Often, on 100 photographs taken, at best, only a few are good and are placed somewhere on the Internet or printed on paper. It is good to store all the photos from one event in one bunch, if you don’t make bad frames and each of your pictures is unique. Unfortunately, this is not the case. We all do blurry, unsharp, too dark or too light pictures, as well as duplicates. And each time you view photos, you have to repeatedly press the spacebar or the right button in search of a good picture. This can be avoided if immediately after you upload photos to your computer - make them sort. After that, you can enjoy watching only good photos. Bad ones are better not to delete right away, but temporarily move them to a separate folder, say “on removal”. This folder can not be deleted at all, because over time, some photos, even not very good technically, will be more valuable to you. But it’s worth sorting into bad-good pictures, it will allow you to more conveniently show your photos from the rest to friends, without being distracted by flipping through 100500 identical photos of the sea with a ship or sunset, select only the best shots and leave them in the folder with good pictures.

If you somehow process your photos, then the results of your work are also better stored in a separate folder, so later they will be much easier to find. If for placing photos on the Internet you create their reduced copies, also store them in a separate folder. This will help you when searching for the right photos to immediately switch to the folder with previews, which will load much faster than full-size files. This will be especially useful for photographers shooting in raw format, which is loaded much longer than a small thumbnail. As a result, in each folder with photos we can get somewhere such a structure

2010_06_15-25___
---
---
---_
---_


Many of the things I have described can be done in the photo viewers, for example, for each photo you can put points from 1 to 5, thus sorting into good-bad ones. But this method is not very good in the event that all your sortings will be stored in the program's database, and in case of failure, pah-pah, all the work will be lost. In the case when bad photos are stored in a separate folder, your sorting will remain with you. You can also make back-ups of the photo-archive by regular copying, all the sorting is saved.
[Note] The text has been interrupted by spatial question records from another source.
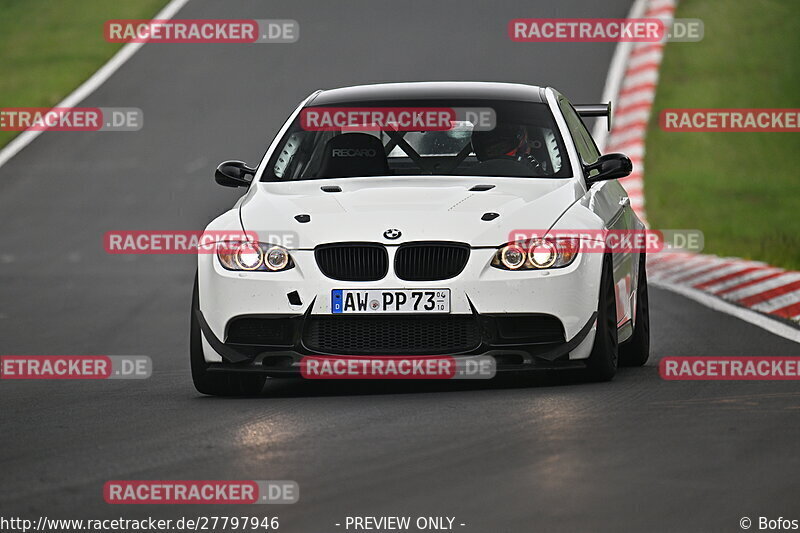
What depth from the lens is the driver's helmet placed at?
9320 millimetres

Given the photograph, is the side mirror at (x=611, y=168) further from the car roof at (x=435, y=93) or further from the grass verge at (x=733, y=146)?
the grass verge at (x=733, y=146)

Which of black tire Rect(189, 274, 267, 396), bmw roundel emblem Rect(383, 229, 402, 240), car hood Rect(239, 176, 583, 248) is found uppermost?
car hood Rect(239, 176, 583, 248)

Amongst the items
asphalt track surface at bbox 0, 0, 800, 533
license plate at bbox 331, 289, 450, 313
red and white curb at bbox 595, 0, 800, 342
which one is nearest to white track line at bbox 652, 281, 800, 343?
red and white curb at bbox 595, 0, 800, 342

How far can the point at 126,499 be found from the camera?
5.74 m

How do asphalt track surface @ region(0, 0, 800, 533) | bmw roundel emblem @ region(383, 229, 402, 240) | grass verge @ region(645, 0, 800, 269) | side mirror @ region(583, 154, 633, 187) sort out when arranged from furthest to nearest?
1. grass verge @ region(645, 0, 800, 269)
2. side mirror @ region(583, 154, 633, 187)
3. bmw roundel emblem @ region(383, 229, 402, 240)
4. asphalt track surface @ region(0, 0, 800, 533)

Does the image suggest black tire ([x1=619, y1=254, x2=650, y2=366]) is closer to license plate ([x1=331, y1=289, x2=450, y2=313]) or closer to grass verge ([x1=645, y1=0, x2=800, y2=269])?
license plate ([x1=331, y1=289, x2=450, y2=313])

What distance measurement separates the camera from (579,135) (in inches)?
392

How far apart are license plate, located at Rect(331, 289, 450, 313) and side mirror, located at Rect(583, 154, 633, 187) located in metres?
1.54

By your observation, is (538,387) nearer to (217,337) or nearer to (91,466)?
Result: (217,337)

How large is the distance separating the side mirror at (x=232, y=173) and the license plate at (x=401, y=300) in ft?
5.49

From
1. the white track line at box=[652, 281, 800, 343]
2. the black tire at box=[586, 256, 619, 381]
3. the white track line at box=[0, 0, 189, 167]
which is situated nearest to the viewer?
the black tire at box=[586, 256, 619, 381]

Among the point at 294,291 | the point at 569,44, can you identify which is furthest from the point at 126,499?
the point at 569,44

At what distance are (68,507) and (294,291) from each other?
8.62ft

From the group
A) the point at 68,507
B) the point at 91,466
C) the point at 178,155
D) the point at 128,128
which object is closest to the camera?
the point at 68,507
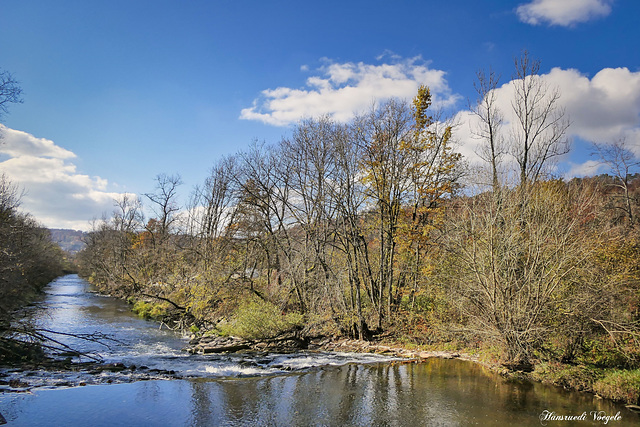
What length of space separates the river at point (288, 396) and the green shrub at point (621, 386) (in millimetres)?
420

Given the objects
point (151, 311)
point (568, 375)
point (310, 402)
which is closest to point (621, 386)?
point (568, 375)

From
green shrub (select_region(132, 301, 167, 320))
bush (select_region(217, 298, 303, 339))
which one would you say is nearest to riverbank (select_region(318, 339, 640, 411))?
bush (select_region(217, 298, 303, 339))

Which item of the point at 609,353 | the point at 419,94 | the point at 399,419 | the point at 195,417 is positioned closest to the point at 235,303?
the point at 195,417

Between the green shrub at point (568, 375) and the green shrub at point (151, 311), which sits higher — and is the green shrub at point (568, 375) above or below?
above

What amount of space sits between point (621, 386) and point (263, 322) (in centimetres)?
1297

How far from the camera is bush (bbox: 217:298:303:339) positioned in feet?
54.9

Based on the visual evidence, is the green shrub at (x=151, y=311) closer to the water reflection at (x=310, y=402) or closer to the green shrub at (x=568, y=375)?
the water reflection at (x=310, y=402)

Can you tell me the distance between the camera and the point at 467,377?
1205 cm

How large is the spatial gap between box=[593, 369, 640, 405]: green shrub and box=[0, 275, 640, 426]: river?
1.38 ft

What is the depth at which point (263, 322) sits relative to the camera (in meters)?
16.7

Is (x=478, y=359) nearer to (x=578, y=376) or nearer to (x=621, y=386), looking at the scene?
(x=578, y=376)

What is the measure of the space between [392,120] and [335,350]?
38.6 ft

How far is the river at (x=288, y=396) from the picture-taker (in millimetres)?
8508

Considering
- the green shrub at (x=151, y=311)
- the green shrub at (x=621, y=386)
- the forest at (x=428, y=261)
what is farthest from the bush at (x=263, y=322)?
the green shrub at (x=621, y=386)
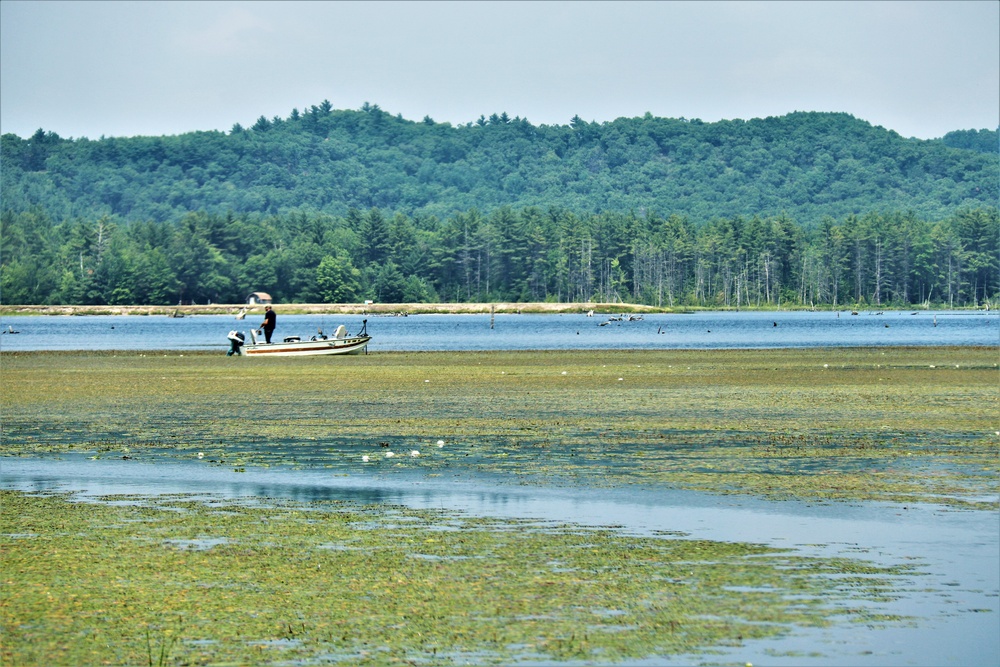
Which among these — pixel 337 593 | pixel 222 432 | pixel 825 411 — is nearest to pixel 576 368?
pixel 825 411

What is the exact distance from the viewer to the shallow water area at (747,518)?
12.0m

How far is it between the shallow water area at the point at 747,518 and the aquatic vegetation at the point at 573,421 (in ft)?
3.33

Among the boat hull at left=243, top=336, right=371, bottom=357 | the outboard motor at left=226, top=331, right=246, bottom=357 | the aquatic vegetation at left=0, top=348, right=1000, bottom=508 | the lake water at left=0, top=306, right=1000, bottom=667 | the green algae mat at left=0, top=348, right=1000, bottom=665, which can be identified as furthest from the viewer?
the outboard motor at left=226, top=331, right=246, bottom=357

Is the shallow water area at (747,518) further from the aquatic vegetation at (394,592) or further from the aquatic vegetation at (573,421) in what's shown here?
the aquatic vegetation at (573,421)

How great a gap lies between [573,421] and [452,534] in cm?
1427

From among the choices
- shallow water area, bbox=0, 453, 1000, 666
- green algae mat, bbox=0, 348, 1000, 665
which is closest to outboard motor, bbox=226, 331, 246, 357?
green algae mat, bbox=0, 348, 1000, 665

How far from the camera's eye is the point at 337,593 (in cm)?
1381

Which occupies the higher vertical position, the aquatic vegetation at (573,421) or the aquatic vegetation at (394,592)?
the aquatic vegetation at (394,592)

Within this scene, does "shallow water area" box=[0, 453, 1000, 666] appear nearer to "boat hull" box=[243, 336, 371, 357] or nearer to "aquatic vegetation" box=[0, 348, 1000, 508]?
"aquatic vegetation" box=[0, 348, 1000, 508]

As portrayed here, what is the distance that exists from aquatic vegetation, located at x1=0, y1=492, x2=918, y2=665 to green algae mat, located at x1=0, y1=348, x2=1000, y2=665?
0.11 feet

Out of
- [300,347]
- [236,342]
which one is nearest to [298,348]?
[300,347]

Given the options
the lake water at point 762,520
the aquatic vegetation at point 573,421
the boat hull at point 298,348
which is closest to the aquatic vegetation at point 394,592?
the lake water at point 762,520

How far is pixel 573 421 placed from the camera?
102 ft

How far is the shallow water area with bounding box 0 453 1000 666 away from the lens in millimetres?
12016
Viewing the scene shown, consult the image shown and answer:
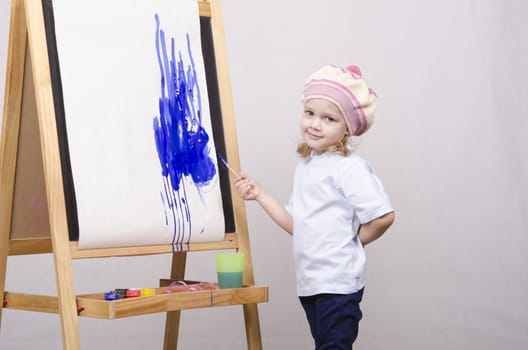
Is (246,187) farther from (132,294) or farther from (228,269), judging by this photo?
(132,294)

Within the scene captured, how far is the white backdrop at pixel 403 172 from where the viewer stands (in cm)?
363

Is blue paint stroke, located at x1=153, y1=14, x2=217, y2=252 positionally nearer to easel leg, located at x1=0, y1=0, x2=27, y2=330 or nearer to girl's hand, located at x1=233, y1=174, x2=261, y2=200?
girl's hand, located at x1=233, y1=174, x2=261, y2=200

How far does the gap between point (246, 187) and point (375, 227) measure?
1.34 feet

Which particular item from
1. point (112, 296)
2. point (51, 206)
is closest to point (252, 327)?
point (112, 296)

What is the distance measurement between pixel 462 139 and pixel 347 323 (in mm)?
1526

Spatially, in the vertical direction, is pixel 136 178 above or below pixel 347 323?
above

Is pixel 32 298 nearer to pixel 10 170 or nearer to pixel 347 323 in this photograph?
pixel 10 170

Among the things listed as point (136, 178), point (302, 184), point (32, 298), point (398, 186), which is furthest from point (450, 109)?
point (32, 298)

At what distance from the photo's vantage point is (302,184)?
2.50 meters

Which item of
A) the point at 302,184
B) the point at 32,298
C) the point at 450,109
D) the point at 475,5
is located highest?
the point at 475,5

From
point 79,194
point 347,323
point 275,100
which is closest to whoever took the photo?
point 79,194

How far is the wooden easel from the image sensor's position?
85.7 inches

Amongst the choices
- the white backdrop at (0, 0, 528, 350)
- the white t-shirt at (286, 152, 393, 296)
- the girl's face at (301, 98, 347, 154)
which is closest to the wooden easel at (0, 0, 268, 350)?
the white t-shirt at (286, 152, 393, 296)

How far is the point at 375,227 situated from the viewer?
241cm
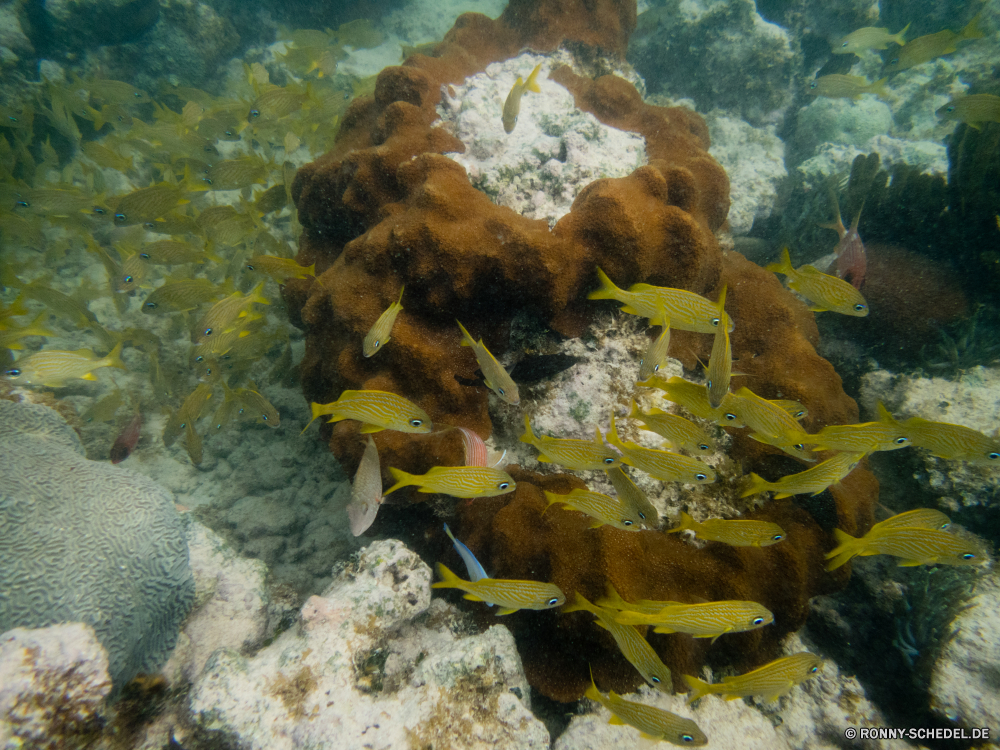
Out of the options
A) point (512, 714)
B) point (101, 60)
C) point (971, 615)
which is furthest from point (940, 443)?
point (101, 60)

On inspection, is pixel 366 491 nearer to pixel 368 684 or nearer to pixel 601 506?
pixel 368 684

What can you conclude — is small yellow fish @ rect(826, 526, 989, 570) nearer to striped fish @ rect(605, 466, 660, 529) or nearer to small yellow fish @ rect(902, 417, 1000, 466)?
small yellow fish @ rect(902, 417, 1000, 466)

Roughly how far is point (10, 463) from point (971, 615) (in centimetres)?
676

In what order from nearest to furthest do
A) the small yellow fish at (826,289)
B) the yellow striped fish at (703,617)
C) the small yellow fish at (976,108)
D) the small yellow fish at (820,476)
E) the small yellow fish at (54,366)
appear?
1. the yellow striped fish at (703,617)
2. the small yellow fish at (820,476)
3. the small yellow fish at (826,289)
4. the small yellow fish at (54,366)
5. the small yellow fish at (976,108)

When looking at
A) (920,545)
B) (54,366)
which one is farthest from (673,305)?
(54,366)

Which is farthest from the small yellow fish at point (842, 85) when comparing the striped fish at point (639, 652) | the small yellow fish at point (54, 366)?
the small yellow fish at point (54, 366)

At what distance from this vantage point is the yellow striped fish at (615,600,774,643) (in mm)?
2156

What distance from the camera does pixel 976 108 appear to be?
194 inches

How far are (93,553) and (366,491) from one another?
1.87 m

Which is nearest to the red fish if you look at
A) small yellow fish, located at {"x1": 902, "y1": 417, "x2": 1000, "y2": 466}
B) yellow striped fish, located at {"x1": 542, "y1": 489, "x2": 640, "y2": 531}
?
yellow striped fish, located at {"x1": 542, "y1": 489, "x2": 640, "y2": 531}

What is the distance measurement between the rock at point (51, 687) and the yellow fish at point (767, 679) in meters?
2.93

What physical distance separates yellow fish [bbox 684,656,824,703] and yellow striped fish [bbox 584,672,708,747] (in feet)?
0.61

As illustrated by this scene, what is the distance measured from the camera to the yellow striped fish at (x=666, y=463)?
2.38 meters

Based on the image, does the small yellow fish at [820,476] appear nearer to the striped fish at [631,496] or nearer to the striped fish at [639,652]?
the striped fish at [631,496]
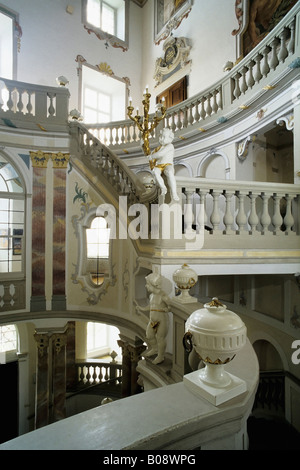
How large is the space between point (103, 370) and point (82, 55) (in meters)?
12.9

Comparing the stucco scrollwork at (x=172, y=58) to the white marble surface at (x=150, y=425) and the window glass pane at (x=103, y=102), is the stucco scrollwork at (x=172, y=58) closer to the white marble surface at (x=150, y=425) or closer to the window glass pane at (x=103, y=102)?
the window glass pane at (x=103, y=102)

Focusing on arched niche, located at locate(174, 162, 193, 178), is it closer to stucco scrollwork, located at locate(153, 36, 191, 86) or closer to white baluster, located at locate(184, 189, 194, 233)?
white baluster, located at locate(184, 189, 194, 233)

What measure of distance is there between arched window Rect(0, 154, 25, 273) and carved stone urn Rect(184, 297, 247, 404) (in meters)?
6.70

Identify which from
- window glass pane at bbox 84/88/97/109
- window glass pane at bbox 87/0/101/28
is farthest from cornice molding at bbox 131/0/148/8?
window glass pane at bbox 84/88/97/109

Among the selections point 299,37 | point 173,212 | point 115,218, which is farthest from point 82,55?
point 173,212

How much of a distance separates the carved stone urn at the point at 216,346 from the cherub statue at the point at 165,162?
237cm

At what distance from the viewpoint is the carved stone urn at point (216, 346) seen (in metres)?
1.35

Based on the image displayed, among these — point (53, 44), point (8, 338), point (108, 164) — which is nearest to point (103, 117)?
point (53, 44)

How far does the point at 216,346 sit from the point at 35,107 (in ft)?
25.7

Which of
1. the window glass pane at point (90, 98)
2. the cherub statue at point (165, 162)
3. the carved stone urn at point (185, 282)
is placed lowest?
the carved stone urn at point (185, 282)

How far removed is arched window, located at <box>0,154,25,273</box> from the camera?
23.5 ft

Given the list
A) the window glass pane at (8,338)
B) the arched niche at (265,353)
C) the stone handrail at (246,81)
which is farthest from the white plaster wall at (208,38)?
the window glass pane at (8,338)

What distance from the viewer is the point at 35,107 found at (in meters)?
7.22

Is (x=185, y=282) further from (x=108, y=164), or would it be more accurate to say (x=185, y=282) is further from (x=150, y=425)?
(x=108, y=164)
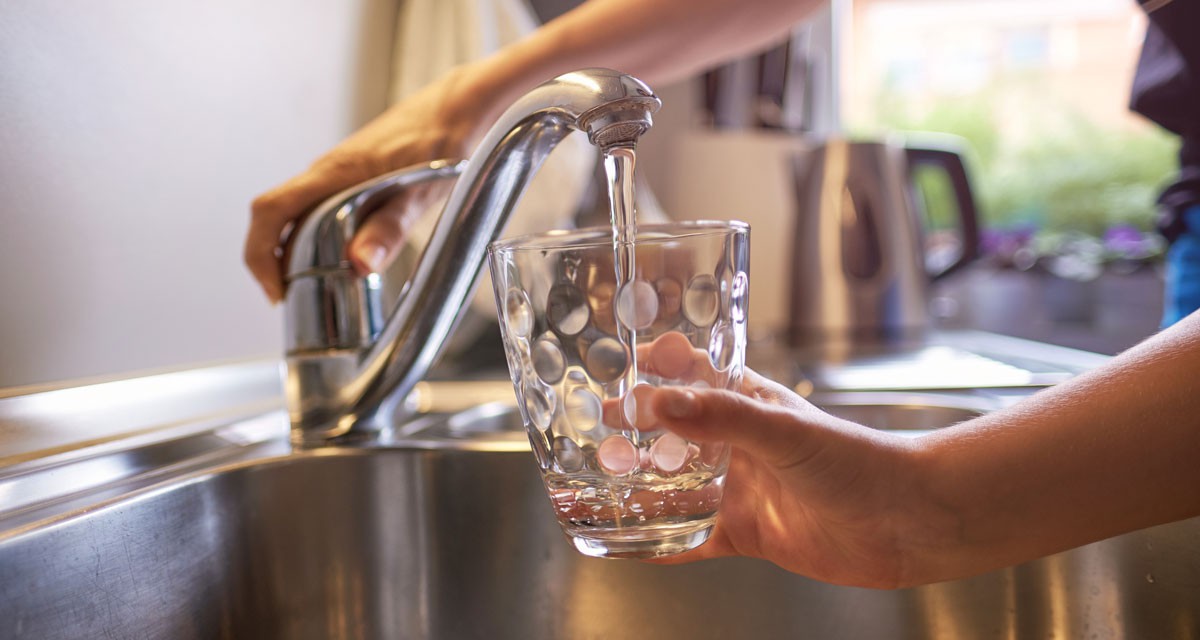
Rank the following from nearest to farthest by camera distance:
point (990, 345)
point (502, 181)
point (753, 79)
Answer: point (502, 181) → point (990, 345) → point (753, 79)

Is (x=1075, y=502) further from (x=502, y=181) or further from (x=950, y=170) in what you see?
(x=950, y=170)

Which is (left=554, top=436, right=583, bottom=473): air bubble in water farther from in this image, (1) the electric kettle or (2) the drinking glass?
(1) the electric kettle

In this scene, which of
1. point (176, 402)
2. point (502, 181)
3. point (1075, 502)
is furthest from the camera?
point (176, 402)

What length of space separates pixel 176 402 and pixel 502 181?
269 millimetres

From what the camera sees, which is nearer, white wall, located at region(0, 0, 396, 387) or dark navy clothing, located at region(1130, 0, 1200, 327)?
white wall, located at region(0, 0, 396, 387)

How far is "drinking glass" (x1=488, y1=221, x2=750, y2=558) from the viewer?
0.98 ft

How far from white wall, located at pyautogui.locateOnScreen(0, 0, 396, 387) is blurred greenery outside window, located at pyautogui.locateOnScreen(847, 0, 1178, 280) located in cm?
172

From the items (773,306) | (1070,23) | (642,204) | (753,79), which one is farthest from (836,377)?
(1070,23)

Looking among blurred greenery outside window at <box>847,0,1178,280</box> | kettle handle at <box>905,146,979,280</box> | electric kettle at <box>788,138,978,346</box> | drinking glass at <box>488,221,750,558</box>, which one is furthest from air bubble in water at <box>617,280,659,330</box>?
blurred greenery outside window at <box>847,0,1178,280</box>

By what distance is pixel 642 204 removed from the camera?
119 cm

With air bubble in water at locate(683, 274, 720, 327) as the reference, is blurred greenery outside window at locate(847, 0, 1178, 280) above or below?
above

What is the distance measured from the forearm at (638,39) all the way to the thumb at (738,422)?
0.35 meters

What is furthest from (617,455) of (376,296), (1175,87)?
(1175,87)

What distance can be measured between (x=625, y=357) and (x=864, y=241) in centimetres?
102
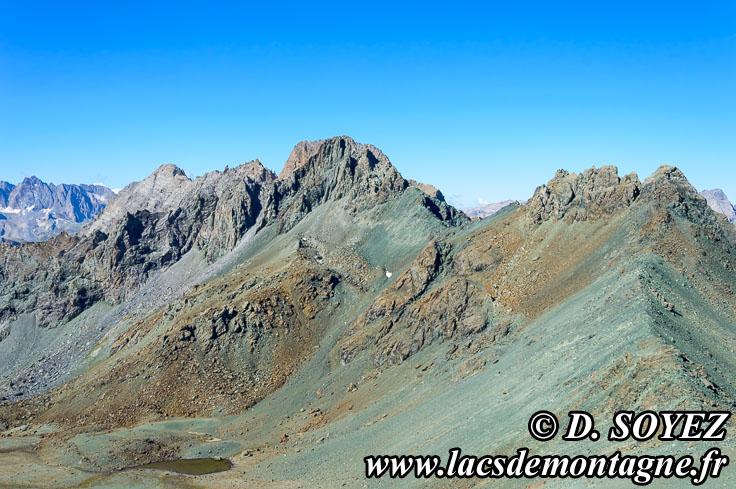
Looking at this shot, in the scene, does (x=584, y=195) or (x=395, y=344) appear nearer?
(x=395, y=344)

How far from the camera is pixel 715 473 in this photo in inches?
1496

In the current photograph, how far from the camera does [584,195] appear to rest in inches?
4163

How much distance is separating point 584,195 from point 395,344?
45470 mm

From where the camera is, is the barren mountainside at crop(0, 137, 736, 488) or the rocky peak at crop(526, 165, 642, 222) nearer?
the barren mountainside at crop(0, 137, 736, 488)

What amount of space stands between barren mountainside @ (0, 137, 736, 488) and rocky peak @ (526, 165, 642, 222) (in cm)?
42

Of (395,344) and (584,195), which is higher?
(584,195)

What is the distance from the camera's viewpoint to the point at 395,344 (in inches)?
4090

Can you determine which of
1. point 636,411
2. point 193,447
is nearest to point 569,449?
point 636,411

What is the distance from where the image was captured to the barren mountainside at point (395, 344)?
2489 inches

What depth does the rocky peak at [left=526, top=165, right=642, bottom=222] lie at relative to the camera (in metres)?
101

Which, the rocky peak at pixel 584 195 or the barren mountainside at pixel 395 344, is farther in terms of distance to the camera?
the rocky peak at pixel 584 195

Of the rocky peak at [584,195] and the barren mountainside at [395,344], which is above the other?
the rocky peak at [584,195]

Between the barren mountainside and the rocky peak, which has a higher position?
the rocky peak

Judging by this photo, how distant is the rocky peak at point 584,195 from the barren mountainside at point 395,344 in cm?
42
Good shots and thanks for reading to the end, I hope this article will be useful to someone.

Updated: I decided to add that for the last couple of years I have been working as a photographer and have been shooting a lot. For example, now my archive of photos, with deleted bad pictures, with source files in dng format (this format weighs slightly less than the original cr2, plus saves all settings in one file), with processed and compressed jpg files, weighs about 1.6 Tb. I attach a picture with the way my files are stored.